REYNOSA, Mexico –
The U.S. military conducted exercise Fuerzas Amigas 2022 with the Mexican military at Campo Militar Reynosa in Reynosa, Mexico, Oct. 16-21, 2022.
Fuerzas Amigas is an annual bilateral exercise focused on defense support of civil authorities and Mexico’s National Defense Plan – III-E. The exercise aims to strengthen the bilateral military-to-military partnership conducting disaster response operations along the U.S.-Mexico border.
This year’s exercise included a Women, Peace, and Security, or WPS, objective for the first time, integrating a gender perspective into exercise planning, design, and execution in support of our mutual WPS objectives.
WPS is a policy framework that evolved from U.N. Security Council Resolution 1325 (2000), which recognized women as critical actors in international peace and security. Mexico signed its first WPS National Action Plan in 2021. The United States codified WPS into U.S. law with the WPS Act of 2017. Both the U.S. and Mexican militaries have mandates to implement this program.

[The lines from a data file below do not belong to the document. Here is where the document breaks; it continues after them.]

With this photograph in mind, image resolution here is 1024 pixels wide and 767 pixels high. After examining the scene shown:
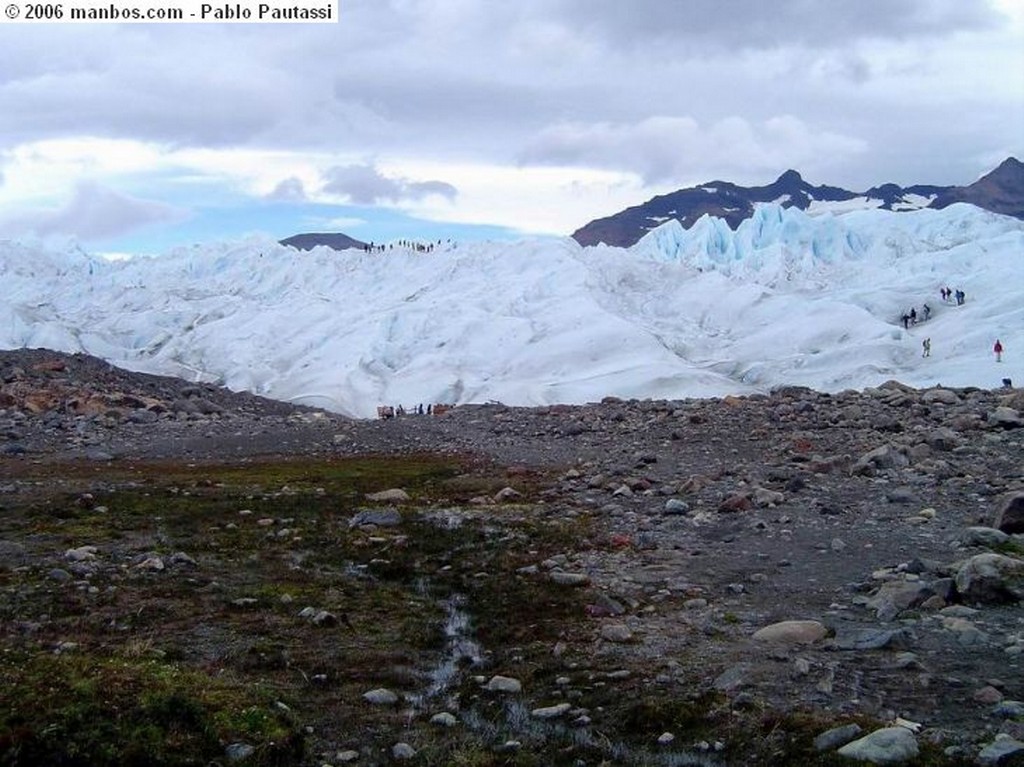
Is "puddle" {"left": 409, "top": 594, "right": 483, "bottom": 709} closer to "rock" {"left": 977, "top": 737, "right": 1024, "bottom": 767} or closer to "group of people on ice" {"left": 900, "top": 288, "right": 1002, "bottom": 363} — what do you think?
"rock" {"left": 977, "top": 737, "right": 1024, "bottom": 767}

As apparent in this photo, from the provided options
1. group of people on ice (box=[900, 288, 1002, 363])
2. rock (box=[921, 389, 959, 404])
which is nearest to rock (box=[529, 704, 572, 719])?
rock (box=[921, 389, 959, 404])

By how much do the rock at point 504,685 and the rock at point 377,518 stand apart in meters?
6.75

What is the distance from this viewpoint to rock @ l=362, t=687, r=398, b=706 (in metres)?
6.71

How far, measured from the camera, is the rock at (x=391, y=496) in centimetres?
1586

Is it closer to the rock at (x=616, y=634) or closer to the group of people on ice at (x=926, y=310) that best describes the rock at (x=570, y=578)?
the rock at (x=616, y=634)

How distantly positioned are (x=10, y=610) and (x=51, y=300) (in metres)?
128

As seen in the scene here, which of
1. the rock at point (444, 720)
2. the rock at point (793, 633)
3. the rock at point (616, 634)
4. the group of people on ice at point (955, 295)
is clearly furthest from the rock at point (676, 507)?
the group of people on ice at point (955, 295)

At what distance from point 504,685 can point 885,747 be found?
2.66 m

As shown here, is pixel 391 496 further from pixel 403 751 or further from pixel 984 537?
pixel 403 751

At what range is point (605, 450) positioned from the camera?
2122 cm

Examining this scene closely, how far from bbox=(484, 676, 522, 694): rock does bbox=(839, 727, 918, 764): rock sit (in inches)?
92.9

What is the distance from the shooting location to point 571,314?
258ft

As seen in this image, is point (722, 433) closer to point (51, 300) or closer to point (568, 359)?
point (568, 359)

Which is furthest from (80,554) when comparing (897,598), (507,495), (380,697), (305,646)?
(897,598)
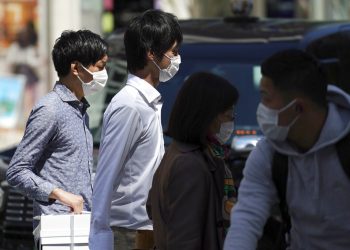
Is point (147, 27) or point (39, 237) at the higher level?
point (147, 27)

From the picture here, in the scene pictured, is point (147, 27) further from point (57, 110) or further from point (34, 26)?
point (34, 26)

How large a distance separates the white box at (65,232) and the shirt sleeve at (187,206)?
1045 millimetres

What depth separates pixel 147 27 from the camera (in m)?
5.15

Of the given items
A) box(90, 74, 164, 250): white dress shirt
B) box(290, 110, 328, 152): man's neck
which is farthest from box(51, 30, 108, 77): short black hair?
box(290, 110, 328, 152): man's neck

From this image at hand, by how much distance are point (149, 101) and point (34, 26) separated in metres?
12.4

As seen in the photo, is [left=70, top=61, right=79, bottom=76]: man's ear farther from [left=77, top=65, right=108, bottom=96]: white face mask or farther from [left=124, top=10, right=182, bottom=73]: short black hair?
[left=124, top=10, right=182, bottom=73]: short black hair

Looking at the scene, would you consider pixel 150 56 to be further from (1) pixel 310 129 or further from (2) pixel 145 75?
(1) pixel 310 129

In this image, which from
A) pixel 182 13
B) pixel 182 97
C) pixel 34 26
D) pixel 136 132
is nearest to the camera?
pixel 182 97

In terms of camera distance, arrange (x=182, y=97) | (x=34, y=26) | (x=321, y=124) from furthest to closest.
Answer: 1. (x=34, y=26)
2. (x=182, y=97)
3. (x=321, y=124)

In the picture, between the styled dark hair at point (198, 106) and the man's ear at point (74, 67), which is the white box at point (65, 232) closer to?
the man's ear at point (74, 67)

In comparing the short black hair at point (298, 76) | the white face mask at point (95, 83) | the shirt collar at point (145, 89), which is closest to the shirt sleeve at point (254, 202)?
the short black hair at point (298, 76)

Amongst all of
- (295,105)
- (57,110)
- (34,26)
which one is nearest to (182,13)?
(34,26)

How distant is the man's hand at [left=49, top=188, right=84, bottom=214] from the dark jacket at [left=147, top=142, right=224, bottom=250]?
998 mm

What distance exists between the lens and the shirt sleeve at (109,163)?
481cm
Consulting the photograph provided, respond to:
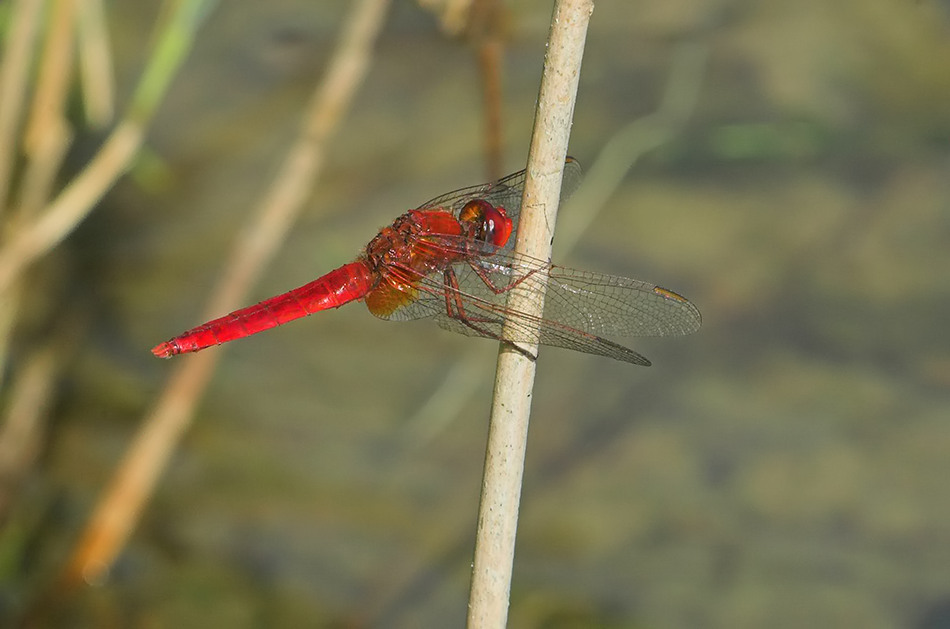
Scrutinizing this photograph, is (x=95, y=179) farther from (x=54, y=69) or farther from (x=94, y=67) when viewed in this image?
(x=94, y=67)

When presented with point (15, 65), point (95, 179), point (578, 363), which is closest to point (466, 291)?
point (578, 363)

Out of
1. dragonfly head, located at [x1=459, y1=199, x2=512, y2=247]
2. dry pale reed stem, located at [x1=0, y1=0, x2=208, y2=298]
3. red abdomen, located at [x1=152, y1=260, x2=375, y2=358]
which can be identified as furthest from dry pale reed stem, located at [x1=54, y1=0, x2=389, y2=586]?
dragonfly head, located at [x1=459, y1=199, x2=512, y2=247]

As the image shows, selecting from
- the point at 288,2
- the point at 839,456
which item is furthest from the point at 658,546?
the point at 288,2

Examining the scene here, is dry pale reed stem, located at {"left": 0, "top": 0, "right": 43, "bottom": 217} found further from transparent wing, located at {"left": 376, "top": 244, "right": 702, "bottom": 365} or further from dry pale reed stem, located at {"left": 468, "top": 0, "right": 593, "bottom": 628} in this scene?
dry pale reed stem, located at {"left": 468, "top": 0, "right": 593, "bottom": 628}

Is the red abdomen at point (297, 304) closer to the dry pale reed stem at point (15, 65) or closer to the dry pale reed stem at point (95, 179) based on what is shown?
the dry pale reed stem at point (95, 179)

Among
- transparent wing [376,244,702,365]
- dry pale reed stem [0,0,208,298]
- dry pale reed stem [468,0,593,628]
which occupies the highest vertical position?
dry pale reed stem [0,0,208,298]

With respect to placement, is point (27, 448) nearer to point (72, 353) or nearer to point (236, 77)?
point (72, 353)
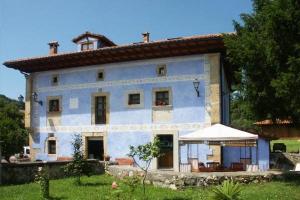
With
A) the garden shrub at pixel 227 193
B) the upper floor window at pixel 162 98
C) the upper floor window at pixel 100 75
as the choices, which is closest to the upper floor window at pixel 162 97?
the upper floor window at pixel 162 98

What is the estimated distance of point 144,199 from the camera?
1215 cm

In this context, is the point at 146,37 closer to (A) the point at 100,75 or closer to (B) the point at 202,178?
(A) the point at 100,75

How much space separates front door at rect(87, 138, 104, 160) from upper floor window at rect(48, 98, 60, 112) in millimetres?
2820

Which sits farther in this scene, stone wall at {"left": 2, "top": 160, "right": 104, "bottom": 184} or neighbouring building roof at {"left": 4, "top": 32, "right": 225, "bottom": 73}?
neighbouring building roof at {"left": 4, "top": 32, "right": 225, "bottom": 73}

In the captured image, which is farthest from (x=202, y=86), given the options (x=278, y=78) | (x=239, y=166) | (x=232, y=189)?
(x=232, y=189)

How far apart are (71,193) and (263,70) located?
8263 mm

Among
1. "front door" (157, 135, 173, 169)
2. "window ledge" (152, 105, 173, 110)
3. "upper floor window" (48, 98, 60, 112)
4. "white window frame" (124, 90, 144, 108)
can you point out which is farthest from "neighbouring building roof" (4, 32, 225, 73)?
"front door" (157, 135, 173, 169)

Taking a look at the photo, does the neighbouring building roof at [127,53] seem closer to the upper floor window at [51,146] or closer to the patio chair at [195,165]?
the upper floor window at [51,146]

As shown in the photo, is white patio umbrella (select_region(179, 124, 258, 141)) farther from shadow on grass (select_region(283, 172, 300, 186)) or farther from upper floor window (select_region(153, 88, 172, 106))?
upper floor window (select_region(153, 88, 172, 106))

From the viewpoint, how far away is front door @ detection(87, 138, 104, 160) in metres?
23.4

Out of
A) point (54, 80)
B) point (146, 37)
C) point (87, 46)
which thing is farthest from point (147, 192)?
point (54, 80)

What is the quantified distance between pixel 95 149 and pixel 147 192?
9767 mm

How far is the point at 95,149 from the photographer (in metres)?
23.7

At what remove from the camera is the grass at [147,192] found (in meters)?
13.0
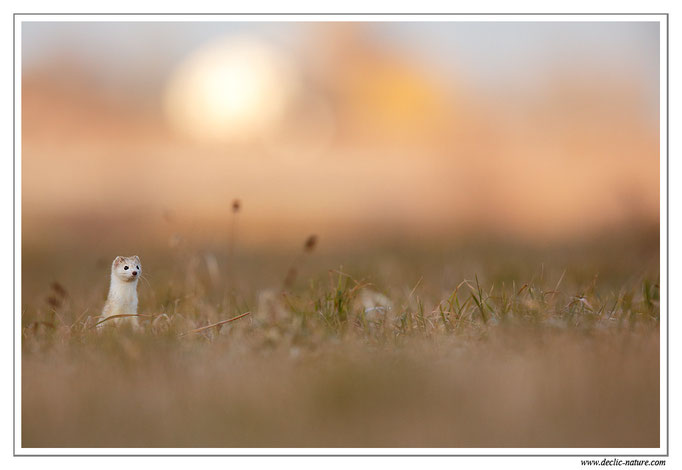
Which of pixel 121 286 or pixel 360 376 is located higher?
pixel 121 286

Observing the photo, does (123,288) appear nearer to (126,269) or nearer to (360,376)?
(126,269)

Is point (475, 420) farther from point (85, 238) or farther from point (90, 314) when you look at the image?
point (85, 238)
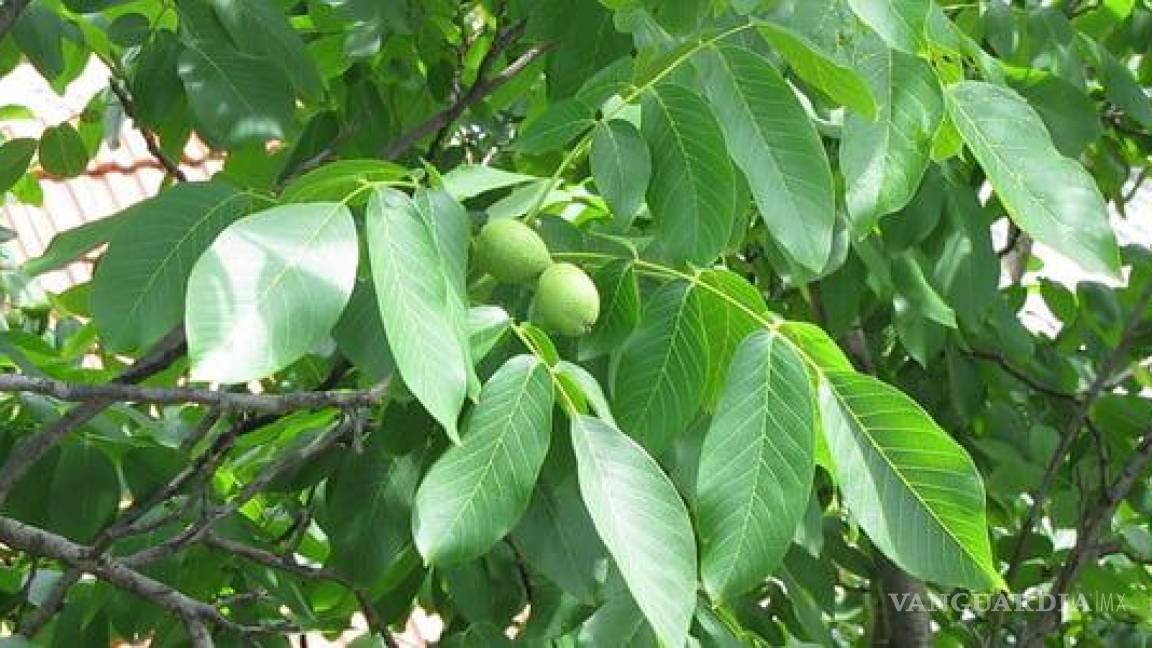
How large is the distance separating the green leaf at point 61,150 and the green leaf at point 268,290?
46.2 inches

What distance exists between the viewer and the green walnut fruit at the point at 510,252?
1188 mm

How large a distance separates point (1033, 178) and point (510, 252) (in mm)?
370

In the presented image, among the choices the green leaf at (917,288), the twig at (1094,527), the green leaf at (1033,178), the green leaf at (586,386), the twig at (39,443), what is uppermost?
the green leaf at (1033,178)

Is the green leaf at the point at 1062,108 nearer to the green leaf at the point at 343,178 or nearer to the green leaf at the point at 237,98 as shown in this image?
the green leaf at the point at 237,98

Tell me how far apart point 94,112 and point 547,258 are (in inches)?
55.0

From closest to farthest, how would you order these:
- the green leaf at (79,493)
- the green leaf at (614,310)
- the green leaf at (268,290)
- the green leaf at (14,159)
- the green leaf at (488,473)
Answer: the green leaf at (268,290) → the green leaf at (488,473) → the green leaf at (614,310) → the green leaf at (79,493) → the green leaf at (14,159)

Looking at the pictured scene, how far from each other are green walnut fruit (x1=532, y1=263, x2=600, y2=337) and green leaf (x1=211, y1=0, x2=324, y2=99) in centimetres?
67

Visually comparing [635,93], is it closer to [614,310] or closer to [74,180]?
[614,310]

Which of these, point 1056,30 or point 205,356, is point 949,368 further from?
point 205,356

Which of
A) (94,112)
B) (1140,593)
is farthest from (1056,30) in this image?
(94,112)

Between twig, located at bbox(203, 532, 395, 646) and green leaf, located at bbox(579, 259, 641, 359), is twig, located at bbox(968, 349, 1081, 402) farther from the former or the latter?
green leaf, located at bbox(579, 259, 641, 359)

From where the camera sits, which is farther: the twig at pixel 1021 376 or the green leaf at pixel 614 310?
the twig at pixel 1021 376

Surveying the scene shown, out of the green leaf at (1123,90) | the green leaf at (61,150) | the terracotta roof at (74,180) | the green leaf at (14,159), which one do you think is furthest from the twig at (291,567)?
the terracotta roof at (74,180)

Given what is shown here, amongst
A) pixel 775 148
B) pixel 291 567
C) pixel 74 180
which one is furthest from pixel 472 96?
pixel 74 180
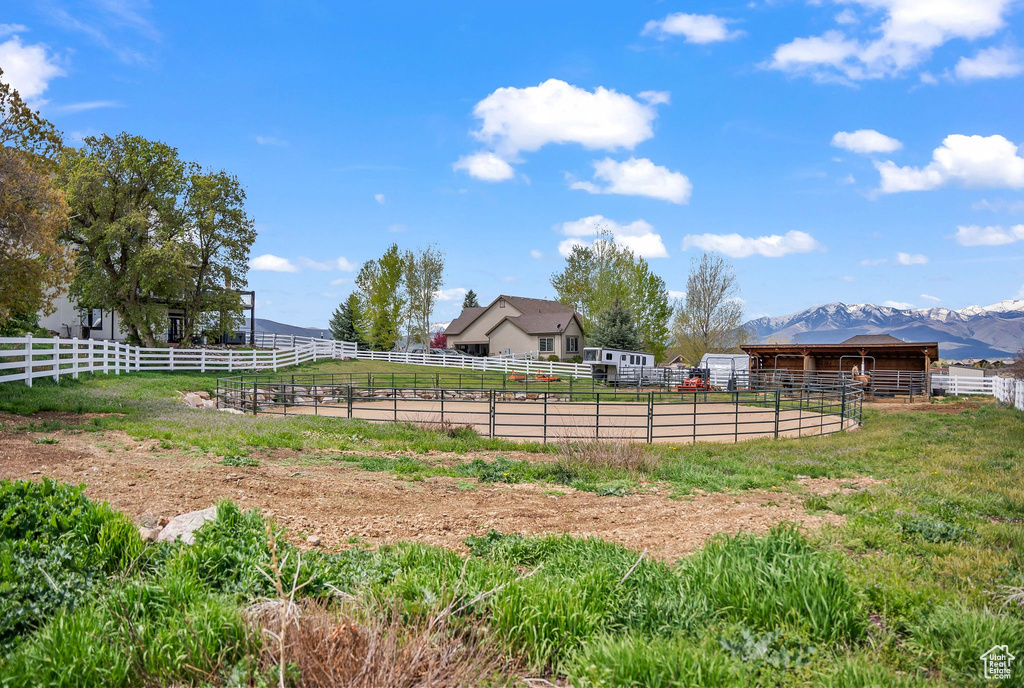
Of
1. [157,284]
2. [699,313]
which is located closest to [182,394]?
[157,284]

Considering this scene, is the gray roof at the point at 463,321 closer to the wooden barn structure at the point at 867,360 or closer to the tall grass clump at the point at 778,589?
the wooden barn structure at the point at 867,360

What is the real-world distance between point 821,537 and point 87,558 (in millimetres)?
5722

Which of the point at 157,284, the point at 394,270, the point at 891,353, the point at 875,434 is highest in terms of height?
the point at 394,270

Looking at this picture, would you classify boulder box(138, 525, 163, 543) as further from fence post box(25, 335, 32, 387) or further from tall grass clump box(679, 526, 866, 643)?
fence post box(25, 335, 32, 387)

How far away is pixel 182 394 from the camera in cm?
2102

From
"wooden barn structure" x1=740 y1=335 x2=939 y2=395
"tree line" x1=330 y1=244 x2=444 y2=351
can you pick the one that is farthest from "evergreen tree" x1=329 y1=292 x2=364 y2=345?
"wooden barn structure" x1=740 y1=335 x2=939 y2=395

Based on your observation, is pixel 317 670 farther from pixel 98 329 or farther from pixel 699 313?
pixel 699 313

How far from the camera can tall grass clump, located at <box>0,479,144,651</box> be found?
12.3 ft

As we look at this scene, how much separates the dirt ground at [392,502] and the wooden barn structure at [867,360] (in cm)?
2907

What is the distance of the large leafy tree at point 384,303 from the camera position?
56000 millimetres

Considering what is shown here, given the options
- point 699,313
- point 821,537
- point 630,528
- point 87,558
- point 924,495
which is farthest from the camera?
point 699,313

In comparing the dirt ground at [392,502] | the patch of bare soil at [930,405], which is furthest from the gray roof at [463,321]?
the dirt ground at [392,502]

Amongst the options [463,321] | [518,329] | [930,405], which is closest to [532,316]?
[518,329]

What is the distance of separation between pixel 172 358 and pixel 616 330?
30.1 m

“Our Defense Secretary has placed special emphasis on including women into all branches of the armed forces and all jobs,” said Mexican army soldier Subtiente (2nd Lt.) Guadalupe Tenorio Barragan, a nurse with Regional Military Hospital of Specialties Monterrey said, “Inclusion of women makes us a more effective force.”
WPS seeks to ensure the meaningful participation of women in peace and security processes and ensure the safety, security and human rights of women and girls. For disaster response operations, integrating a gender perspective is critical to understanding the distinct needs of an affected population. This helps the U.S. military, and our partners better understand the operational environment and tailor disaster operations to assist the communities we serve to save lives and mitigate human suffering.
Fuerzas Amigas 2022, a major hurricane scenario in the Texas-Mexico border region, tested both nations’ collaborative response and enhanced mutual understanding of response operations on both sides of the border. Both the U.S. and Mexican militaries employed diverse teams for the exercise.
“Deploying disaster response teams that look like the community we serve is important in building trust and confidence,” said Mexican Air Force Teniente (1st Lt.) Ozuki Velazquez Aparicio, a nurse from Helicopter Squadron Military Air Base Five.